PKI bermula dari perpecahan di kalangan Sarekat Islam

Wisatawan menikmati suasana di objek wisata Monumen Korban Keganasan PKI di Desa Kresek, Kabupaten Madiun, Jawa Timur, Selasa (1/6/2021). Sebagian warga memanfaatkan libur Hari Lahir Pancasila untuk berwisata di objek wisata yang berada di kaki Gunung Wilis tersebut.
Foto:

Jadi tak usah terkejut dan bingung ketika trauma konflik berdarah-darah kaum Muslim terhadap pengikut komunis tetap lestari atau laten sampai hari ini. Bayangkan, bila dilacak konflik ini sudah menginjak satu abad, yaitu semenjak para anggota Sarekat Islam Merah melakukan rapat-rapat di rumah  joglo milik saudagar kaya, H Rofi’i di Kotagede, Yogyakarta,  yang kini dikenal warga sebagai rumah Ropingen.

Seperti ditulis di bagian pertama, pada awalnya, anak muda SI merah itu menganggap para seniornya di Sarekat Islam (kemudian disebut SI Hijau) kurang membela rakyat, dan terlihat pula kurang revolusioner atau radikal di dalam melawanan penjajah Belanda. Ini karena saat itu SI memilih masuk ke dewan rakyat (Volks Raads) bentukan pemerinah kolonial Belanda. Langkah Cokroaminoto dianggap lamban. Dan ini makin menggebu setelah pengaruh ajaran komunis yang dibawa ke Henk Sneevliet dari Belanda kemudian bisa masuk ke organisasi massa yang kala itu punya masa dan kepengurusan terbesar di Hindia Belanda.

Pada masa awal itu banyak sekali tokoh Sarekat Islam masuk ke SI. Satu di antaranya adalah H Misbah, saudagar kaya asal Solo yang kala itu juga kader Muhammadiyah.
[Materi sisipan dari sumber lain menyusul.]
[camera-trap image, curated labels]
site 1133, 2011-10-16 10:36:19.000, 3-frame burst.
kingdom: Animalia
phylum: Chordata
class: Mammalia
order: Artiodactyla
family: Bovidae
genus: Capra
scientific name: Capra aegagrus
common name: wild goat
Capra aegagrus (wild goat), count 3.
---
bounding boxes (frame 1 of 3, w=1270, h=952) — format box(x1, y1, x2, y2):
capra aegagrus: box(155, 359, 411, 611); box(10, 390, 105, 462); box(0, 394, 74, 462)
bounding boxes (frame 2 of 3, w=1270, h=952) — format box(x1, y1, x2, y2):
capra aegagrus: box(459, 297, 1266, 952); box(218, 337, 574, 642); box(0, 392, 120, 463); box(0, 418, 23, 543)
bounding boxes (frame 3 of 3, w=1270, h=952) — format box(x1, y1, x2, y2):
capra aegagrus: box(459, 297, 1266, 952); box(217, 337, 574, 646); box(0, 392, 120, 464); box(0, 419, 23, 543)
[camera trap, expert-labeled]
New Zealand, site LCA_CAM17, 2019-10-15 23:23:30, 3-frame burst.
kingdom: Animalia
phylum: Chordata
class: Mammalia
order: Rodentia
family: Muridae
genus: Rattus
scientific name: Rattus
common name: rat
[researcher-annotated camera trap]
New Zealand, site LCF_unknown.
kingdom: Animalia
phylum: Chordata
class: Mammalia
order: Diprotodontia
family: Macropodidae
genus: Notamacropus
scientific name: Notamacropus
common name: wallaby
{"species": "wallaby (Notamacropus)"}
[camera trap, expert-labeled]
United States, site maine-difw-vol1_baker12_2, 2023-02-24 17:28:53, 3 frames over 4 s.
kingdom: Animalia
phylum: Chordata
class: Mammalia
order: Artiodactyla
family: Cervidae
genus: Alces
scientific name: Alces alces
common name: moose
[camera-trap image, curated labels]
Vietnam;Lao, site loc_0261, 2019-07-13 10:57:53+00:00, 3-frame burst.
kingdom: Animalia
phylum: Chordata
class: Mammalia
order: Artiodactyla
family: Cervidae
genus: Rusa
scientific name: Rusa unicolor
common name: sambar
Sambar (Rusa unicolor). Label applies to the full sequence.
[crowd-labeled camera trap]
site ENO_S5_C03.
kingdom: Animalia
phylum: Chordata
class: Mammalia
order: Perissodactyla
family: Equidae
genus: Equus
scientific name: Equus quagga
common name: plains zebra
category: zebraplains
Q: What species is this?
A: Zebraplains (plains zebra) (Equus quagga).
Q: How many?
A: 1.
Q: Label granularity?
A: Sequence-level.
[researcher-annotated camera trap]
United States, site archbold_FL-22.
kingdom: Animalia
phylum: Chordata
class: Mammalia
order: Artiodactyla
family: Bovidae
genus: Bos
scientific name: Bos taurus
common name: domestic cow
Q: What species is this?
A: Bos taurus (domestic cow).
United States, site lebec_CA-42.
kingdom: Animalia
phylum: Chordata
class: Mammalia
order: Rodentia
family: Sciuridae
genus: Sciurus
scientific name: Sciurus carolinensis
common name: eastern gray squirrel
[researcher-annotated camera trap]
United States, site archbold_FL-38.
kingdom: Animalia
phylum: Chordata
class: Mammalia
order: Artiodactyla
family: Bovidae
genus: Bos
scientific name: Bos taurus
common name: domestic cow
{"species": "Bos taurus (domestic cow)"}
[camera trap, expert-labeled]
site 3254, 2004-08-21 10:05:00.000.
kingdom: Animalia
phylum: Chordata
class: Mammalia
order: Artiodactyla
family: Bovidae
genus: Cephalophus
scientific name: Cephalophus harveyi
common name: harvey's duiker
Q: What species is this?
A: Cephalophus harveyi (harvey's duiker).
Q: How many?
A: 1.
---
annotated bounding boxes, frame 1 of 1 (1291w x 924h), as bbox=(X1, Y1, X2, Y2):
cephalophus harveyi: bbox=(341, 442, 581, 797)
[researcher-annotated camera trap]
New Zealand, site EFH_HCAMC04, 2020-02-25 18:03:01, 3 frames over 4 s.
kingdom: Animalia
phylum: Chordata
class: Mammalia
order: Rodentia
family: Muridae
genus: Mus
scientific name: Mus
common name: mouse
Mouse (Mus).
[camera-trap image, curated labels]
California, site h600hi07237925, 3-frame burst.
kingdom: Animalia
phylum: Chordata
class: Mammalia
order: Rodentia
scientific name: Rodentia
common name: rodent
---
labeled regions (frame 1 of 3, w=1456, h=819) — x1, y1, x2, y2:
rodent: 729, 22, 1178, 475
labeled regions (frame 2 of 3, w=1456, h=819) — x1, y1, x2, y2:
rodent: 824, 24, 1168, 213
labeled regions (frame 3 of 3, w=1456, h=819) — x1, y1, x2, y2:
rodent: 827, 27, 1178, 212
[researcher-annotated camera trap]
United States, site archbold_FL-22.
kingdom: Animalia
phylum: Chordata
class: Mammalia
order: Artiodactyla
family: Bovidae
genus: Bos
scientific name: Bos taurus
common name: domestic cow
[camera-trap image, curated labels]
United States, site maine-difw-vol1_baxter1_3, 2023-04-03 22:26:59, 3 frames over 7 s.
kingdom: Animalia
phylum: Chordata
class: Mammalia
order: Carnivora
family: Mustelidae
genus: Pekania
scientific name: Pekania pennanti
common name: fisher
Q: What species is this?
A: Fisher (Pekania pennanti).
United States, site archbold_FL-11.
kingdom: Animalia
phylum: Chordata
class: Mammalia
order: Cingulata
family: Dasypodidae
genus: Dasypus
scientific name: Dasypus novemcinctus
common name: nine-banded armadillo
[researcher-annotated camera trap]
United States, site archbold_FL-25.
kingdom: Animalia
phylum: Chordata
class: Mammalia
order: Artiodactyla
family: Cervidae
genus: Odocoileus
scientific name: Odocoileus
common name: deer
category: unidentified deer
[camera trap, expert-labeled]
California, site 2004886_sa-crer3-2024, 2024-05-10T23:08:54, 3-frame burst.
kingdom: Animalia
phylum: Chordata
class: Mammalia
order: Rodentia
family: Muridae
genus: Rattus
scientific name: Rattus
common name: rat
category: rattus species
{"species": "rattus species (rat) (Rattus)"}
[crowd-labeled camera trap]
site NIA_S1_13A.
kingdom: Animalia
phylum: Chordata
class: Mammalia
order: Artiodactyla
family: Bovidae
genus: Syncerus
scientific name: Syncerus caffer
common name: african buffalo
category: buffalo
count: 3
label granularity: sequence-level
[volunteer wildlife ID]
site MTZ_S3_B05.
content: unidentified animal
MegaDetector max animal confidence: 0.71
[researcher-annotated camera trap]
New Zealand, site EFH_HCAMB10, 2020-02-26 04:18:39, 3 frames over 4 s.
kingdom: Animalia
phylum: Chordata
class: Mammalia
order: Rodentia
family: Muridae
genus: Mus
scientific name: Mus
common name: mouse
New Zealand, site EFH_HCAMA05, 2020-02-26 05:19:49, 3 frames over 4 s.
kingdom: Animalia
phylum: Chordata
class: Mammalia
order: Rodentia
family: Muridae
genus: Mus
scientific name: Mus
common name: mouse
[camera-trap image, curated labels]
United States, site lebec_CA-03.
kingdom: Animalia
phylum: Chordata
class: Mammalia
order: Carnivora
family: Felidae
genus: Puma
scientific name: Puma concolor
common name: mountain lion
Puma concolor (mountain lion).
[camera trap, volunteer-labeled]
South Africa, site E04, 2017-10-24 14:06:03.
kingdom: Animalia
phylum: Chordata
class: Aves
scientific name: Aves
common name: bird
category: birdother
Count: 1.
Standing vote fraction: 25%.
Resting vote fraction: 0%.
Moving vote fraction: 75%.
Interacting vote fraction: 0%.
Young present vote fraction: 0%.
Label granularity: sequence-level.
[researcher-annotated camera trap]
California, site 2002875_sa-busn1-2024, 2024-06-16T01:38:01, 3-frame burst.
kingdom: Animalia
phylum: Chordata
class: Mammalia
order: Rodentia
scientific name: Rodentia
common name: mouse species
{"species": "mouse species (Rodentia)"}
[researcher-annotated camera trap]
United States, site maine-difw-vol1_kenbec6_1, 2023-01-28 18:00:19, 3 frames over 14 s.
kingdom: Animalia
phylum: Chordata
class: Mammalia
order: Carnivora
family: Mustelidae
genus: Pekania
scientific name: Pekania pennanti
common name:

Ia terpengaruh dengab SI merah, bahkan menjadi pengikutnya dan oleh pemerintah Hindia Belanda dianggap sebagai salah satu otak pemberontakan PKI 1926. Misbah kemudian di buang di Digul, Papua dan meninggal di sana.

Dan memang letupan pertama dari percikan konflik antara PKI dan Sarekat Islam kala itu masih biasa saja. Sekadar perang kata dan sibuk berbantah soal berbagai tuduhan, misalnya soal jalannya roda organisasi yang dikelola Cokro Amonioto.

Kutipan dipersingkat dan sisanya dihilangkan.